Legacy Plan: Passing Assets To Who You Want

Who do you trust to distribute the assets you have accumulated throughout your life? A judge, or a close relative/friend? If you do not have proper legal documents, a state judge will make those decisions for you.

One of the most important and often ignored aspects of financial planning is what I call legacy planning. This deals with how your estate (the things you own and your well being) is handled and distributed while alive and after your passing. When meeting with new clients, I often find they have no legacy plan or instructions in place for such issues as the handling of their assets, medical decisions, or guardianship for their minor children.

If you do not have a will, the state in which you live will provide one for you. They call this “dying intestate,” which means you gave up the opportunity to distribute your assets as you want. Instead, you have essentially hired the state to figure it out for you. Laws vary from state to state, but they all have one thing in common: without a will all of your assets may not pass to your spouse and children.

Wills are just the first step. You also need a medical directive and a durable power of attorney. These documents apply if you become disabled and cannot make decisions on your own. A power of attorney (POA) gives authorization to act on someones behalf in a legal or business matter. The person you designate POA will do such things as pay your bills, make financial decisions, and medical decisions. If your condition is so severe that you can be kept alive only by artificial means, or if you need an operation but cannot make that decision because you are incapacitated, your medical directive allows another person of your choice to act on your behalf, honoring your preferences.
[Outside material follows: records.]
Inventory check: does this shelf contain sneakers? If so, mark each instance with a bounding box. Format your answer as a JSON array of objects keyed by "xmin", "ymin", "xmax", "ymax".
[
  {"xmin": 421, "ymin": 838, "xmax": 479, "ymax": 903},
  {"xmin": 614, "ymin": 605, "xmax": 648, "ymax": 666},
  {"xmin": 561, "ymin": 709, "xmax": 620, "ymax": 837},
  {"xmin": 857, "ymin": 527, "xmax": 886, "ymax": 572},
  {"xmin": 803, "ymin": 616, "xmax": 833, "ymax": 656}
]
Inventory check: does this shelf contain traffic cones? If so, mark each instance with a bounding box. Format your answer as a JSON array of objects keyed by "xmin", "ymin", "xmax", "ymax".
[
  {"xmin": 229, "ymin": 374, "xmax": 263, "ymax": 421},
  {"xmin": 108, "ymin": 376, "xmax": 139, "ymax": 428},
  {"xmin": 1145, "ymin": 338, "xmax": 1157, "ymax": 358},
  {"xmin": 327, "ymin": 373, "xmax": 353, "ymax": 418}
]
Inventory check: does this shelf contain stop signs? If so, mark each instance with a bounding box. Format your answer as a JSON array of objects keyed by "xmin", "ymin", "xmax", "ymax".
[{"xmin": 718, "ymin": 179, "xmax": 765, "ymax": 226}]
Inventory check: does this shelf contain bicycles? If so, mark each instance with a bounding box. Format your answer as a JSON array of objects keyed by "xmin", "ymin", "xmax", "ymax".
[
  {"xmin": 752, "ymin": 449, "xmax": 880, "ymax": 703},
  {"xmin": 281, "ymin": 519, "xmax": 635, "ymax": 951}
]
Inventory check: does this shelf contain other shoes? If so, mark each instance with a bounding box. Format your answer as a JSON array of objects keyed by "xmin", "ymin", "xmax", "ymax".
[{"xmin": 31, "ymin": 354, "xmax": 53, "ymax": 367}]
Without proper planning, your heirs will have to contend with probate court, possibly in several states. The process involves extensive time delays and high legal fees, and the release of private information to the public. Another potential problem of not having a comprehensive legacy plan is higher tax obligations to federal and state governments.

I know that it may seem costly to hire an estate planning attorney create a will and other legacy planning documents. However, having proper legal structure will cost you less in legal fees, shield more of your assets, lessen the stress on those left behind, and give you peace of mind that your wishes will be fulfilled.